To obtain the most comprehensive understanding of the Zn isotopic composition of lunar samples, we investigated the Zn isotopic compositions and abundances of lunar crustal rocks, which include magnesian and alkali suite samples (collectively termed here as MGS) and ferroan anorthosite (FAN) plutonic rocks. MGS are interpreted to have formed within the FAN-dominated lunar crust21 and, therefore, have not experienced degassing in a vacuum. FAN samples were formed by crystallization of a plagioclase floatation crust above a magma ocean after >80% differentiation21. FANs have highly variable volatile element abundances, with Zn ranging from 0.1 to>50 p.p.m. (for example, ref. 22), possibly consistent with transport and redistribution of Zn at the lunar surface. New data are also presented for the pyroclastic green glass 15426 to further examine whether pyroclastic glasses are enriched in the light isotopes of Zn due to recondensation of isotopically light vapour18. Additional data are also reported for three lunar regolith samples and several mare basalt samples to confirm previously observed heavy Zn isotope enrichment in these lithologies6,18,20.


Lunar basalts

New data (Supplementary Table 1) for four high-Ti basalts (δ66Zn=+1.5±0.6‰, 2 s.d.) and three low-Ti basalts (δ66Zn=+1.5±0.4‰, 2 s.d.) (Supplementary Note 1) fall within the range observed previously for mare basalts6,20, and confirm that there is a consistent enrichment in the heavier isotopes of Zn compared with terrestrial basaltic rocks (δ66Zn=+0.28±0.05‰ for the bulk silicate Earth17) (Fig. 1). Combining our new data together with literature data6,20 (Supplementary Table 2), we calculate a new average value for lunar basalts of δ66Zn=+1.4±0.5‰ (2 s.d., n=26). A few exceptions (five samples out of 30) are isotopically lighter and are excluded from this average due to secondary condensation effects (Supplementary Discussion).

Figure 1: δ66Zn values for lunar rocks.
figure 1

The grey dashed box in a represents the magnified area shown in b. Lunar mare basalts, alkali and magnesium suite samples are enriched in the heavier isotopes of Zn in comparison with the terrestrial mantle composition (orange square). Ferroan anorthosites exhibit significant isotopic variability, to light and heavy Zn isotopic compositions. Isotopic data for lunar samples are from this study and refs 6, 18, 20. The bulk silicate Earth value is from ref. 17.

Dataset content.
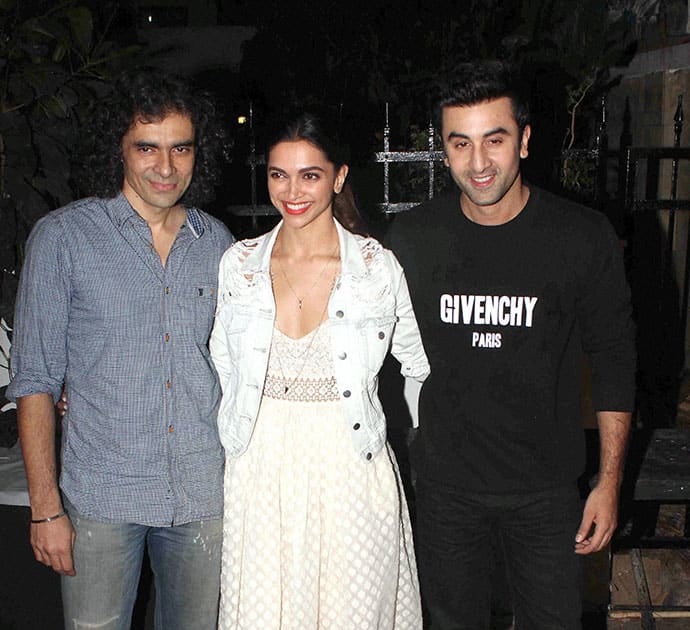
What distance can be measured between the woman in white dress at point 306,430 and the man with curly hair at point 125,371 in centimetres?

Short task 1.
In the excerpt on zinc isotopes in lunar rocks, do these statements agree with what it says? For each, answer yes or no and quote the deciding words.
(a) Ferroan anorthosite samples formed when a plagioclase floatation crust crystallized above a magma ocean.
(b) The magnesian and alkali suite samples went through degassing in a vacuum.
(c) The new average for lunar basalts includes all 30 samples.
Short task 2. Translate this sentence from the excerpt on zinc isotopes in lunar rocks into Spanish: "Ferroan anorthosites exhibit significant isotopic variability, to light and heavy Zn isotopic compositions."
Short task 3. Please carry on the excerpt on zinc isotopes in lunar rocks from its last sentence.

Exercise result 1.
(a) Yes: "FAN samples were formed by crystallization of a plagioclase floatation crust above a magma ocean after >80% differentiation"
(b) No: "therefore, have not experienced degassing in a vacuum"
(c) No: "A few exceptions (five samples out of 30) are isotopically lighter and are excluded from this average"

Exercise result 2. Las anortositas ferroanas presentan una variabilidad isotópica significativa, hacia composiciones isotópicas de Zn ligeras y pesadas.

Exercise result 3.
Lunar crust and interior

In contrast to the relative homogeneity of mare basalts, FAN samples show large Zn isotopic variability (δ66Zn between −11.4 and +4.2‰) and the light isotope enrichment is correlated with the reciprocal Zn abundance (Fig. 2). In comparison, the two MGS rocks that we measured are both isotopically heavy (Supplementary Table 1).

Figure 2: δ66Zn versus reciprocal Zn concentration in ferroan anorthosites.
figure 2

The correlation between δ66Zn and 1/Zn suggests redistribution and mixing of Zn between a surface reservoir rich in Zn that is isotopically light and a Zn poor, isotopically heavy primary magmatic reservoir.

Pyroclastic glass and regolith

The pyroclastic green glass (15426) is enriched in Zn compared with mare basalts (50 p.p.m. versus 2 p.p.m., which is in good agreement with previous studies22) and is isotopically lighter than the mare basalts (δ66Zn=−0.98‰). This result confirms consistent light isotopic enrichment of Zn in both high- and low-Ti pyroclastic glass beads18,20, with δ66Zn for the pyroclastic glasses ranging from −1 to −4.1‰. Three regolith samples are enriched in the heavier isotopes of Zn, with δ66Zn up to +6.4‰, confirming previous results18,20 that the lunar regolith is isotopically heavier than lunar basalts through impact gardening processes (Supplementary Discussion). The Zn abundances of the different samples fall within the range of previous measurements: mare basalts: 1–5 p.p.m.; FAN: 0.6–75 p.p.m.; MGS: 3 p.p.m.; and pyroclastic green glass: 50 p.p.m. (Supplementary Table 2).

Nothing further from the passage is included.